**Page excerpt**
NOTES TO THE CONSOLIDATED FINANCIAL 
STATEMENTS FOR THE YEAR ENDED 
30 JUNE 2021 (continued)

26.  SIGNIFICANT ACCOUNTING POLICIES (continued)

(e) 

Impairment (continued)

(i)  Non-derivative financial assets (continued)

Write-off

The gross carrying amount of a financial asset is written off when the Group has no reasonable expectations of recovering 
a financial asset in its entirety or a portion thereof. For individual customers, the Group has a policy of writing off the gross 
carrying amount when the financial asset is 180 days past due based on historical experience of recoveries of similar assets. 
For corporate customers, the Group individually makes an assessment with respect to the timing and amount of write-off 
based on whether there is a reasonable expectation of recovery. The Group expects no significant recovery from the amount 
written off. However, financial assets that are written off could still be subject to enforcement activities in order to comply 
with the Group’s procedures for recovery of amounts due.

(f)  Revenue, income and government grants

Revenue

Performance obligations and revenue recognition polices:

Type of product/service

Research and collaboration 
fees – recognised over time

Nature and timing of satisfaction of 
performance obligations, including significant 
payment terms

Customer obtains control as the underlying 
research services are performed. This usually 
occurs when the underlying activities are 
undertaken by the Group over time. 

Where an agreement contains a right to access 
the Group’s IP this is also recognised over time.

Revenue recognition under AASB 15 

Revenue is recognised when the 
underlying expenses underpinning the 
delivery of services are incurred.

Lease income

Refer accounting policy note 26(n)

Government grants

The Group recognises an unconditional government grant as other income when the grant becomes receivable.

Grants that compensate the Group for expenses incurred are recognised in profit or loss as other income on a systematic 
basis in the periods in which the expense are recognised, unless conditions for receiving the grant are met after the related 
expenses have been recognised.  In this case, the grant is recognised when it becomes receivable.

(g)  Research and development expenditure

Expenditure on research activities undertaken with the prospect of gaining new scientific or technical knowledge and 
understanding is recognised in the income statement as an expense as incurred. Patent costs relating to research activities 
are expensed as incurred. Plant and equipment acquired to perform research activities are capitalised where the plant and 
equipment are not specific in nature to the Group’s research activities and can be sold or leased to third parties. Plant and 
equipment specific to the research activities of the Group are expensed on acquisition. 

Development expenditure is capitalised only if development costs can be measured reliably, the product or process is 
technically and commercially feasible, future economic benefits are probable, and the Group intends to and has sufficient 
resources to complete development and to use or sell the asset. The expenditure capitalised includes the cost of materials, 
direct labour and overhead costs that are directly attributable to preparing the asset for its intended use. No costs were 
capitalised during the period. Other development expenditure is recognized in the profit and loss as incurred.

(h)   Finance income and expenses

Finance income comprises interest income on term deposits.  Interest income is recognised as it accrues in profit or loss, 
using the effective interest method.

26.  SIGNIFICANT ACCOUNTING POLICIES (continued)

(i)  

Income tax

Income tax expense comprises current and deferred tax. Income tax expense is recognised in the profit or loss except to the 
extent that it relates to items recognised directly in equity, in which case it is recognised directly in equity.

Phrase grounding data
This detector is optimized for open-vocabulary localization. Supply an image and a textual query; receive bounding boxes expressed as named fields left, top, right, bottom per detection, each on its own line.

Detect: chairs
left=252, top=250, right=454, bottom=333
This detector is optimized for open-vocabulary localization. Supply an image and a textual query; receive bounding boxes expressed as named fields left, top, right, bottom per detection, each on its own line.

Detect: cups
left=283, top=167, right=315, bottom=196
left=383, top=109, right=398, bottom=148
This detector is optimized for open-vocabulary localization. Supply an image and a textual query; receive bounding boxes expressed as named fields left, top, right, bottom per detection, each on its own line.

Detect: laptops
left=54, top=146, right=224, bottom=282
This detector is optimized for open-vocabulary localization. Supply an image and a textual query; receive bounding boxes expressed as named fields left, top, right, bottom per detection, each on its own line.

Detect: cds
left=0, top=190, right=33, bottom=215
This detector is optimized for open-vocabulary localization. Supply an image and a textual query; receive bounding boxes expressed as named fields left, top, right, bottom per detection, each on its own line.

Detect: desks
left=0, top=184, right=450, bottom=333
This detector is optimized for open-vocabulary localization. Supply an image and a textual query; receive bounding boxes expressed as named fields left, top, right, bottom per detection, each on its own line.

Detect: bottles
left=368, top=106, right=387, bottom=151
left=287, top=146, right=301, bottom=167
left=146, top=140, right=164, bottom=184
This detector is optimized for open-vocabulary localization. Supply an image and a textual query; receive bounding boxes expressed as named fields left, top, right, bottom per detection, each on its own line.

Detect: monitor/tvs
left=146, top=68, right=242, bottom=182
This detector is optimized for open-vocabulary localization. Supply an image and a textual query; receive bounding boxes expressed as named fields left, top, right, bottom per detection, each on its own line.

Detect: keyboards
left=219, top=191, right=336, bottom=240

**Tasks for this exercise**
• 1. Answer these questions from the accounting policy notes:
(a) How many days past due must an individual customer's financial asset be before the Group writes off its gross carrying amount?
(b) What does finance income comprise?
(c) When does the Group recognize an unconditional government grant as other income?
• 2. According to the accounting policy notes, what costs are included in capitalized development expenditure? List all of them.
• 3. Continue the accounting policy notes from their last sentence.

**Answers to each task**
• 1.
(a) 180 days
(b) Interest income on term deposits
(c) When the grant becomes receivable

• 2.
- Cost of materials
- Direct labour
- Overhead costs that are directly attributable to preparing the asset for its intended use

• 3.
Current tax is the expected tax payable on the taxable income for the year, using tax rates enacted or substantively enacted 
at the balance sheet date, and any adjustment to tax payable in respect of previous years. 

Deferred tax is recognised in respect of temporary differences between the carrying amounts of assets and liabilities for 
financial reporting purposes and the amounts used for taxation purposes. Deferred tax is not recognised for temporary 
differences where the initial recognition of assets and liabilities in a transaction that is not a business combination and that 
affects neither accounting nor taxable profit.  Deferred tax is measured at the tax rates that are expected to be applied to 
the temporary differences when they reverse, based on the laws that have been enacted or substantively enacted by the 
reporting date. Deferred tax assets and liabilities are offset if there is a legally enforceable right to offset current tax liabilities 
and assets, and they relate to income taxes levied by the same tax authority on the same taxable entity.

The Company and its Australian subsidiaries are part of a Tax Consolidated Group and subject to tax as a single entity. The 
US subsidiary is tax a single entity in the US.

A deferred tax asset is recognised to the extent that it is probable that future taxable profits will be available against which 
the asset can be utilised. Deferred tax assets are reviewed at each reporting date and are reduced to the extent that it is no 
longer probable that the related tax benefit will be realised.

The Group receives refundable R&D tax incentives administered through the taxation system.  These incentives, as 
refundable, have been accounted for as a government grant within the scope of AASB 120 – refer to the accounting policy 
disclosed in note 26(f).

(j)   Goods and services tax

Revenue, expenses and assets are recognised net of the amount of goods and services tax (GST), except where the amount 
of GST incurred is not recoverable from the taxation authority. In these circumstances, the GST is recognised as part of the 
cost of acquisition of the asset or as part of the expense.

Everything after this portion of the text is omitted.